An exact copy of the listing below is needed, with no pictures in it.

── SUPPLIED ENTRIES ──

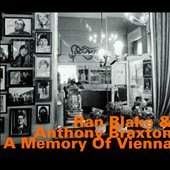 Ran Blake/Anthony Braxton: A Memory of Vienna [Digipak]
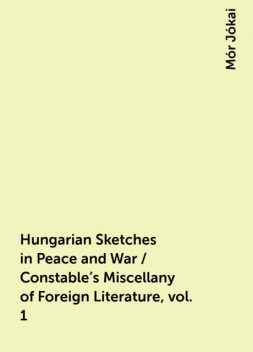 Hungarian Sketches in Peace and War / Constable's Miscellany of Foreign Literature, vol. 1, Mór Jókai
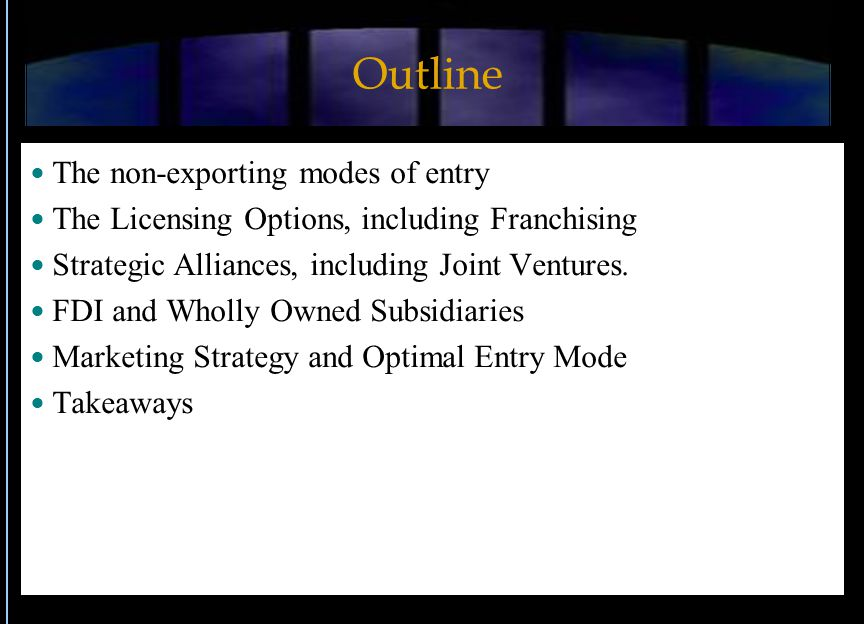 Non-exporting modes of entry Three main non-exporting modes of entry Licensing (including franchising) Strategic Alliances Wholly owned manufacturing subsidiaries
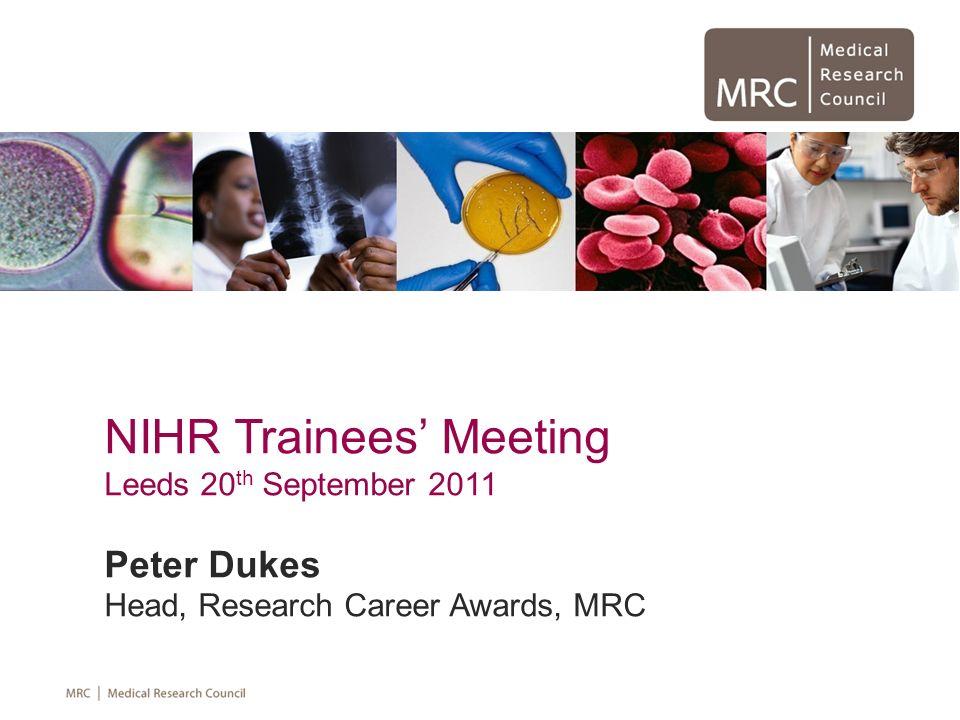 NIHR Trainees Meeting Leeds 20 th September 2011 Peter Dukes Head, Research Career Awards, MRC
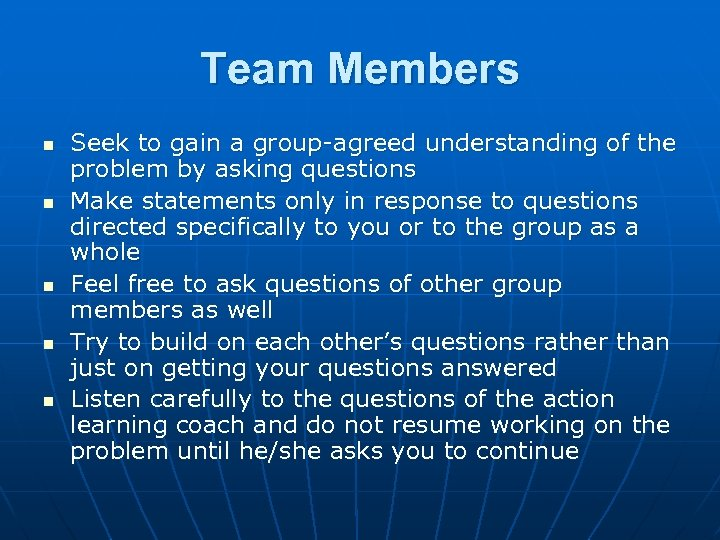 Team Members n n n Seek to gain a group-agreed understanding of the problem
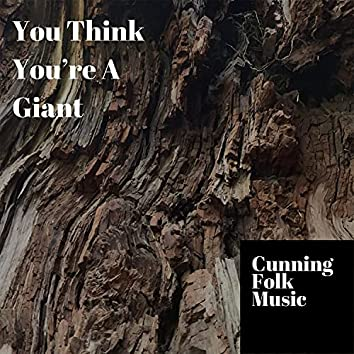 You Think You're a Giant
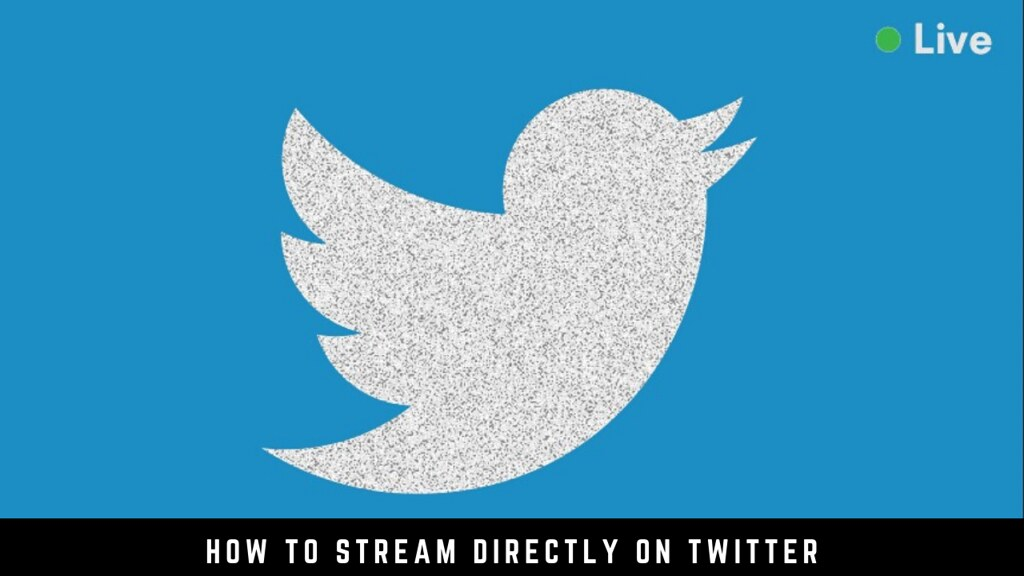 How to Stream Directly on Twitter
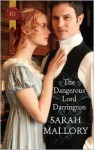The Dangerous Lord Darrington - Sarah Mallory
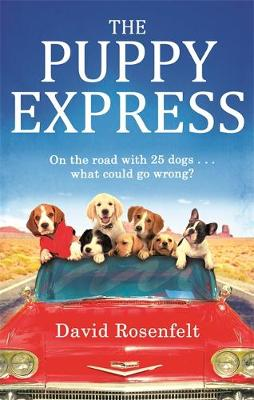 Picture of The Puppy Express: On the Road with 25 Rescue Dogs... What Could Go Wrong?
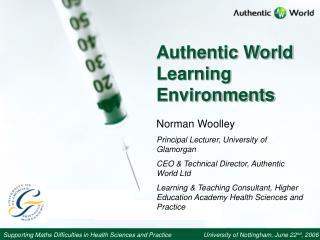 Bona fide World Learning Enviornments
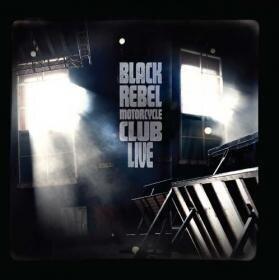 Black Rebel Motorcycle Club - Live (2 LPs)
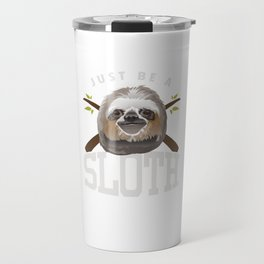 Just Be Sloth Funny Sleepy Sloths Forest Nature Wildlife Animals Zoo Wilderness Gift Travel Mug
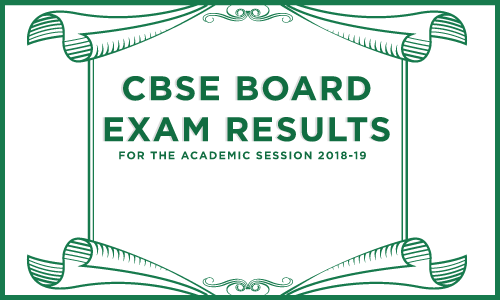 CBSE BOARD EXAM RESULTS 2018-19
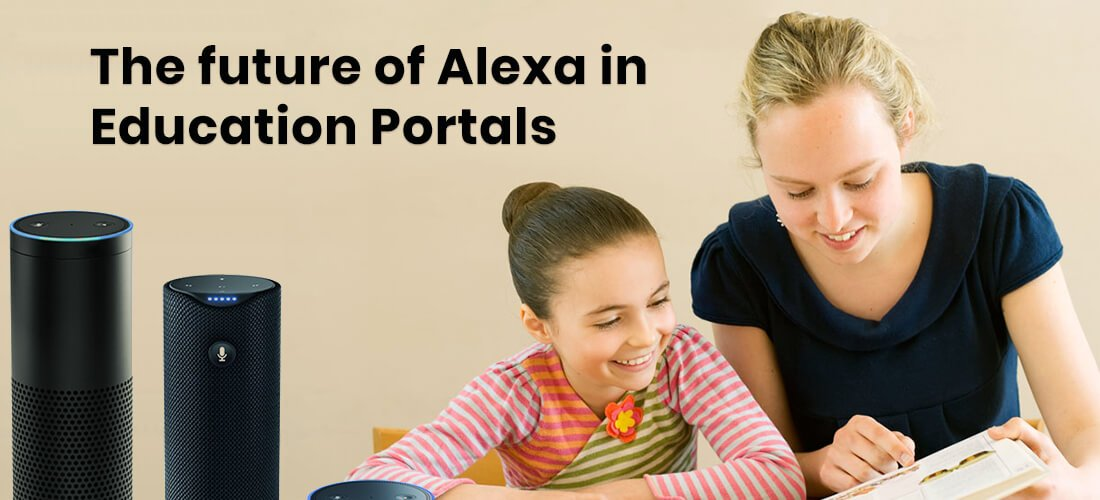 Alexa in the Classroom –future of Education industry?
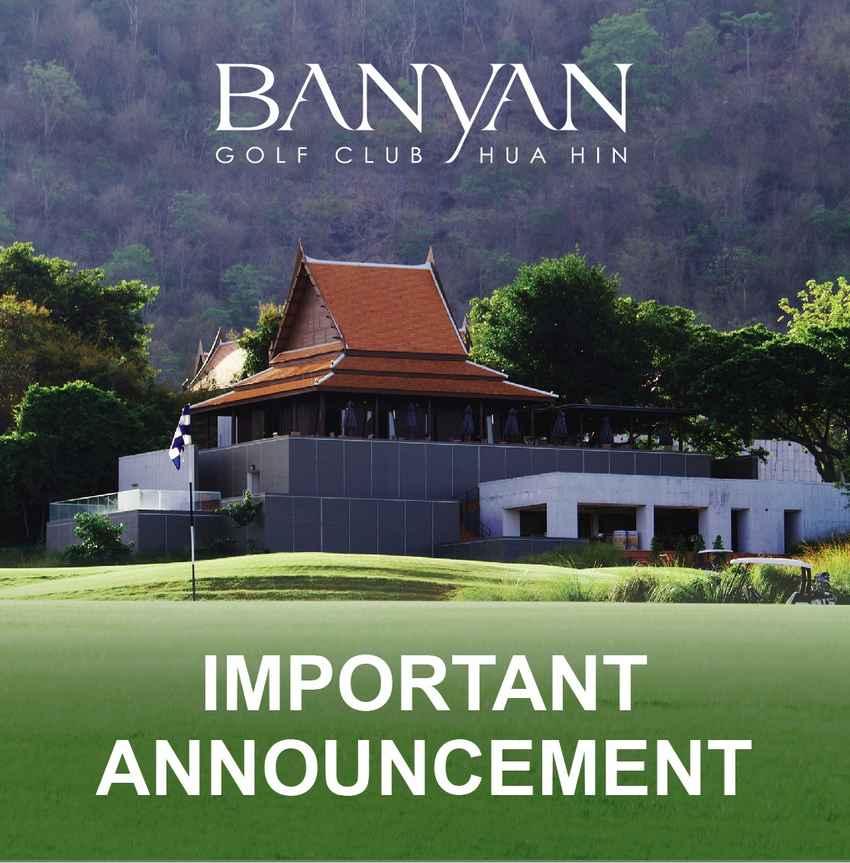 Banyan Golf Hua Hin  ประการ ปิดทำความสะอาด และกลับมาให้บริการใหม่อีกครั้ง วันอาทิตย์ที่ 11 เมษายน 2564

───

COMPLETED TASK:
 Ran Blake/Anthony Braxton: A Memory of Vienna [Digipak]
 Hungarian Sketches in Peace and War / Constable's Miscellany of Foreign Literature, vol. 1, Mór Jókai
 Non-exporting modes of entry Three main non-exporting modes of entry Licensing (including franchising) Strategic Alliances Wholly owned manufacturing subsidiaries
 NIHR Trainees Meeting Leeds 20 th September 2011 Peter Dukes Head, Research Career Awards, MRC
 Team Members n n n Seek to gain a group-agreed understanding of the problem
 You Think You're a Giant
 How to Stream Directly on Twitter
The Dangerous Lord Darrington - Sarah Mallory
 Picture of The Puppy Express: On the Road with 25 Rescue Dogs... What Could Go Wrong?
 Bona fide World Learning Enviornments
 Black Rebel Motorcycle Club - Live (2 LPs)
 Just Be Sloth Funny Sleepy Sloths Forest Nature Wildlife Animals Zoo Wilderness Gift Travel Mug
 CBSE BOARD EXAM RESULTS 2018-19
 Alexa in the Classroom –future of Education industry?
 Banyan Golf Hua Hin  ประการ ปิดทำความสะอาด และกลับมาให้บริการใหม่อีกครั้ง วันอาทิตย์ที่ 11 เมษายน 2564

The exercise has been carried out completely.